The principal difference between the IA 1986 and 2015 Act is that the 2015 Act does not specify that any “wrongful” or “fraudulent” activities are required in order for the application for compensation to be made. It merely requires a person subject to a disqualification order to have caused loss to creditors. Therefore, conduct might warrant disqualification and give rise to a claim for a compensation order under the 2015 Act, even though it might not reach the threshold of sections 213 or 214 in the IA 1986. For instance, disqualification for failure to maintain proper books and records.

However, in practice, it is difficult to imagine many situations where the Secretary of State would apply for a compensation order without an element of wrongful or fraudulent trading having been committed by directors.

The new Insolvency Rules are expected to come into force in April 2016. It is possible that the director compensation orders will be incorporated into these Rules given their similarity to the provisions of the current IA 1986.

What is the potential impact of the new director compensation orders upon D&O insurance?

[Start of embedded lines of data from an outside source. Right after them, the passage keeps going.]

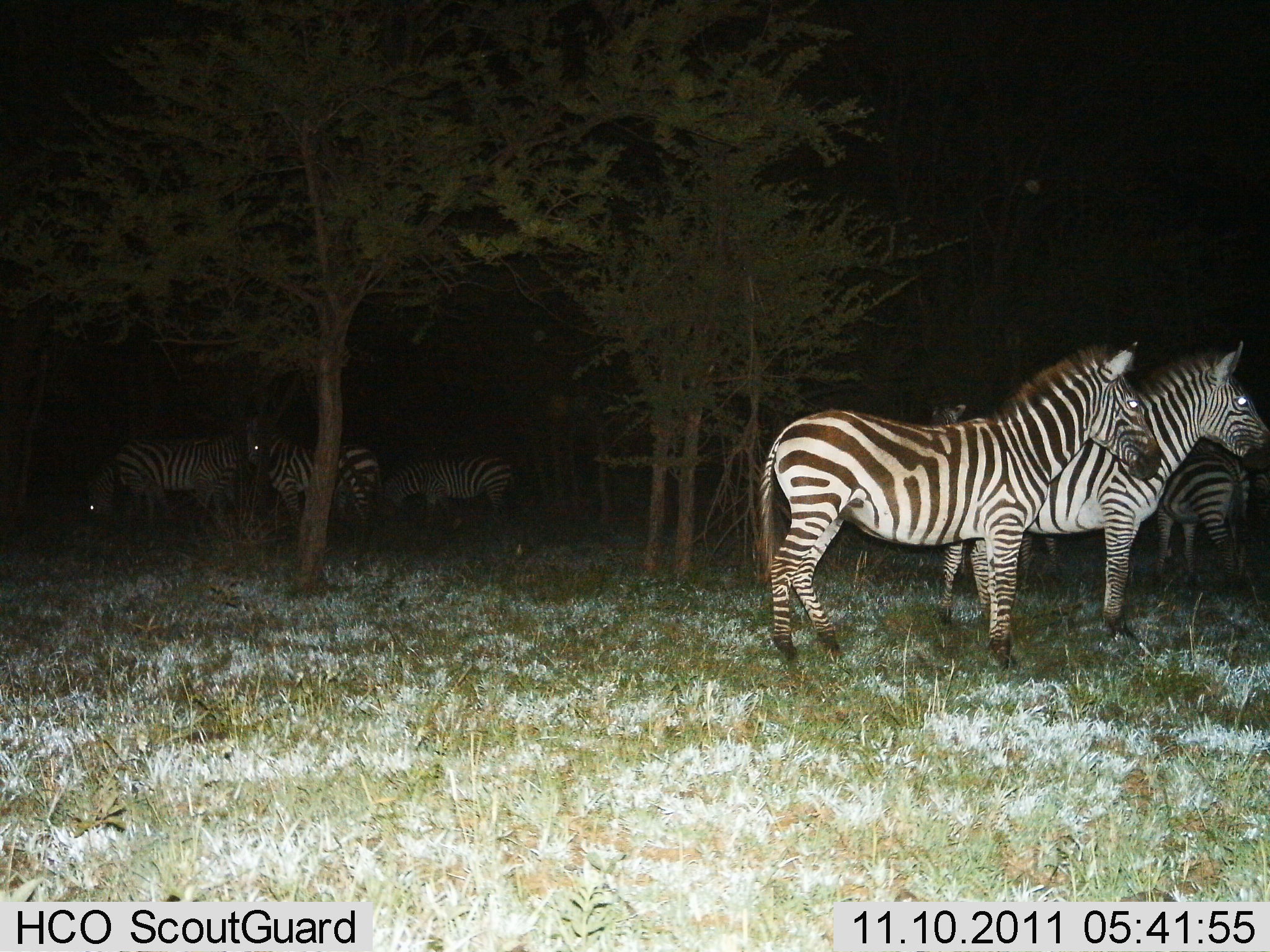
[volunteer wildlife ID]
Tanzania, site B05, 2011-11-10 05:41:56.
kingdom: Animalia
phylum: Chordata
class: Mammalia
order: Perissodactyla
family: Equidae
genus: Equus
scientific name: Equus quagga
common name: plains zebra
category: zebra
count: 7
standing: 100%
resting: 0%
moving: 0%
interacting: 0%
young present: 0%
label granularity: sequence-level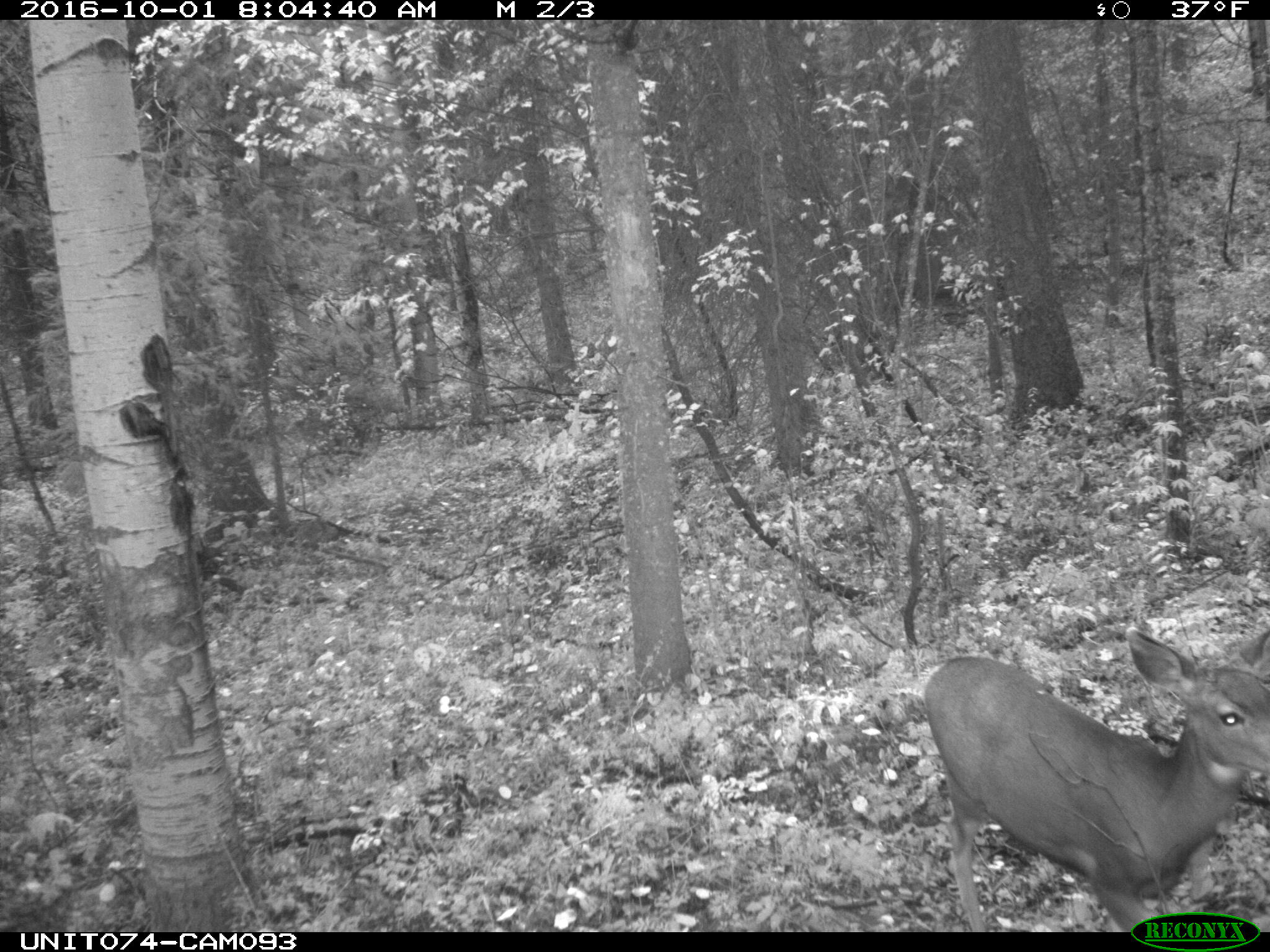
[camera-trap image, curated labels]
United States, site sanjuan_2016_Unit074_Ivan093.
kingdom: Animalia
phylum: Chordata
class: Mammalia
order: Artiodactyla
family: Cervidae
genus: Odocoileus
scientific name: Odocoileus hemionus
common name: mule deer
Odocoileus hemionus (mule deer).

There is some uncertainty as to coverage of D&O insurance if a director is subject to a compensation order made under the 2015 Act. However, in general terms it may be assumed that:

  • In the case of a compensation order for “wrongful” trading (i.e. a section 214 IA 1986 situation), D&O insurance would likely cover the order if it related to merely negligent activity.
  • In the case of a compensation order for “fraudulent” trading (i.e. a section 213 IA 1986 situation), D&O insurance would typically exclude fraud and therefore not cover the order.